● Enunciado A: Enumere todas as referências bíblicas que a reflexão sobre o V Domingo da Páscoa indica entre parênteses.
● Enunciado B:
Indique se cada afirmação abaixo está de acordo com a reflexão sobre o V Domingo da Páscoa, respondendo sim ou não e citando literalmente as palavras do texto que decidem a questão.
(i) João reúne, nos capítulos 13–17, os principais ensinamentos de Jesus em forma de despedida.
(ii) A despedida de Jesus significa um “adeus” sem volta.
(iii) Segundo o texto, há várias maneiras de a Igreja produzir muito fruto.
● Enunciado C: Redija a continuação da reflexão sobre o V Domingo da Páscoa a partir da última frase apresentada.

● Texto em estudo:
▬▬▬▬▬▬▬▬▬▬

V Domingo da Páscoa: Jo 13,31-35: Sair ou ficar? O amor decide!

Por: Dom André Vital Félix da Silva, SCJ

A partir deste V Domingo, a Liturgia nos apresenta a nova etapa da nossa caminhada pascal: a preparação para a partida de Jesus (Ascensão), depois de ter instruído os seus discípulos, e a entrega definitiva da missão (Pentecostes). João, nos capítulos 13–17, onde se inserem a perícope de hoje e a do próximo Domingo, faz uma síntese dos principais ensinamentos de Jesus em forma de despedida. Despedida que não significa um “adeus” sem volta, mas uma solene declaração daquilo que Ele fez e ensinou e, por conseguinte, deixa por herança aos seus discípulos: “Dou-vos um novo mandamento”, e que será a garantia da sua presença perene entre eles: “Nisto conhecerão todos que sois meus discípulos, se tiverdes amor uns pelos outros”. Quem não aceitar a lição e, consequentemente não aprendê-la, não terá parte com ele: “Se eu não te lavar os pés, não terás parte comigo... Dei-vos o exemplo para que, como eu vos fiz, também vós o façais” (Jo 13,8.15).
Contudo, é preciso reconhecer que só será possível realizar aquilo que o Mestre fez e deixou por herança se permanecermos unidos a Ele, pois afirma: “como um ramo não pode dar fruto, por si mesmo, se não permanece na videira... Se alguém não permanece em mim é lançado fora...” (Jo 15,4.6). 
O Tempo Pascal é por excelência o momento em que a Igreja é chamada a tomar uma consciência mais clara de sua missão, isto é, ser testemunha do Ressuscitado, produzindo muito fruto, pois é assim que manifestará Deus ao mundo: “Meu Pai é glorificado quando produzis muito fruto e vos tornais meus discípulos” (Jo 15,8). Porém, só há uma maneira para que isso aconteça: “permanecendo no amor” (Jo 15,9). Esta será a fundamental prova de que os mandamentos de Jesus são observados e os preceitos do Pai são guardados (cf. Jo 15,10). O evangelho de hoje é introduzido por uma atitude de um discípulo que toma a escandalosa decisão de contradizer tudo aquilo que o Mestre ensinara e fizera. Enquanto Jesus na última ceia explicita o seu desejo de permanecer com os seus, aos quais amou até o extremo, um dos seus opta por abandoná-lo, traí-lo, manter-se longe dele, impedir que a sua missão siga em frente.

▬▬▬▬▬▬▬▬▬▬

● Listagem a seguir:
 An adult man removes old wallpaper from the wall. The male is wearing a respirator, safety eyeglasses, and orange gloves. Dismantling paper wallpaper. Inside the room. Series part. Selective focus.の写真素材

▬▬▬▬▬▬▬▬▬▬

● Resposta final A:
- Jo 13,8.15
- Jo 15,4.6
- Jo 15,8
- Jo 15,9
- cf. Jo 15,10

● Resposta final B:
(i) Sim: «João, nos capítulos 13–17, onde se inserem a perícope de hoje e a do próximo Domingo, faz uma síntese dos principais ensinamentos de Jesus em forma de despedida.»
(ii) Não: «Despedida que não significa um “adeus” sem volta».
(iii) Não: «Porém, só há uma maneira para que isso aconteça».

● Resposta final C:
No Lecionário (texto oficial usado na Liturgia), encontramos a expressão: “Depois que Judas saiu do cenáculo”. Contudo, em nenhuma outra versão ou tradução, sobretudo no texto grego, faz-se menção especificando de onde ele saiu (até porque o lugar físico onde estão é obvio). João diz apenas por duas vezes (13,30.31) que “Judas saiu” (grego: exelthev, ir para fora). A primeira, quando recebeu de Jesus o pedaço de pão molhado, isto é, a expressão de que fora declarado aceito na comunhão da mesa. Porém, apesar de ter sido admitido à comunhão, Judas optou por “ir para fora”. Rejeitou permanecer com o Mestre e com os seus companheiros, abandonou a luz, entregando-se às trevas: “Era noite”. Não foi excluído arbitrariamente da comunhão, pois o próprio Jesus lhe lavou os pés e o declarou objeto do seu amor, mesmo não tendo tirado a sua liberdade de fazer o que tinha abraçado como projeto: permanecer impuro, por não ter acolhido a Palavra do Mestre.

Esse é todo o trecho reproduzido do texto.